Sandcastles inspire a way to 3D-print with silicone
Image credit: Dreamstime
North Carolina State University researchers have developed a method that could allow 3D printing with a silicone-based paste to creates structures which could have applications in medicine and soft robotics
The researchers used a similar approach to that of children building sandcastles from wet sand in order to achieve 3D printing of the flexible, porous rubber structures.
Professor Orlin Velev – INVISTA professor of chemical and biomolecular engineering at North Carolina State University – and his team at the department reported on the successful technique in the latest issue of Advanced Materials.
“There is great interest in 3D printing of silicone rubber, or PDMS, which has a number of useful properties,” said Professor Velev.
“The challenge is that you generally need to rapidly heat the material or use special chemistry to cure it, which can be technically complex.”

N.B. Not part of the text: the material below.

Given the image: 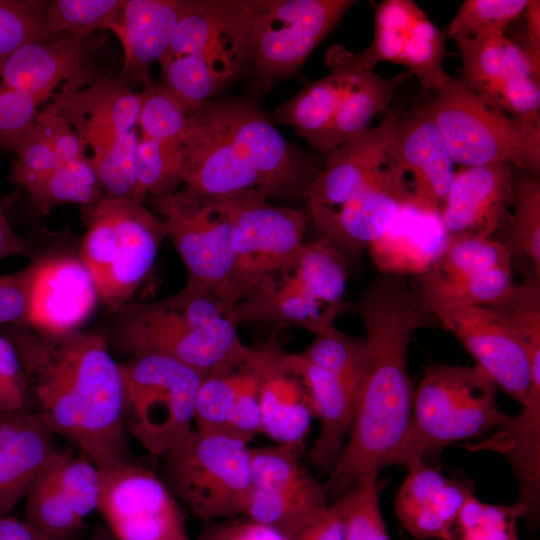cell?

The engineers found that by combining water with liquid silicone rubber, they could induce the formation of tiny bridges between silicone rubber beads. This allowed them to link the beads together to form structures, much as adding a small amount of water can allow dry, formless sand to be sculpted into sandcastles.
The resulting paste could be printed to form 3D structures, which, according to the Advanced Materials paper, are “remarkably elastic, flexible and extensible”. As the ink is made of porous, biocompatible silicone, it can be printed directly into wet and dry surroundings, and could even work within live tissue.
This could allow the printing of a bioscaffold onto live tissue, the creation of a flexible mesh holding a droplet of therapeutic, or a soft bandage that could be directly printed onto the human body.
“Our method uses an extremely simple extrudable material that can be placed in a 3D printer to directly prototype porous, flexible structures, even under water,” Professor Velev said.
“And it is all accomplished with a multiphasic system of just two materials, no special chemistry or expensive machinery is necessary. The “trick” is that both the beads and the liquid that binds them are silicone, and thus make a very cohesive, stretchable and bendable material after shaping and curing.”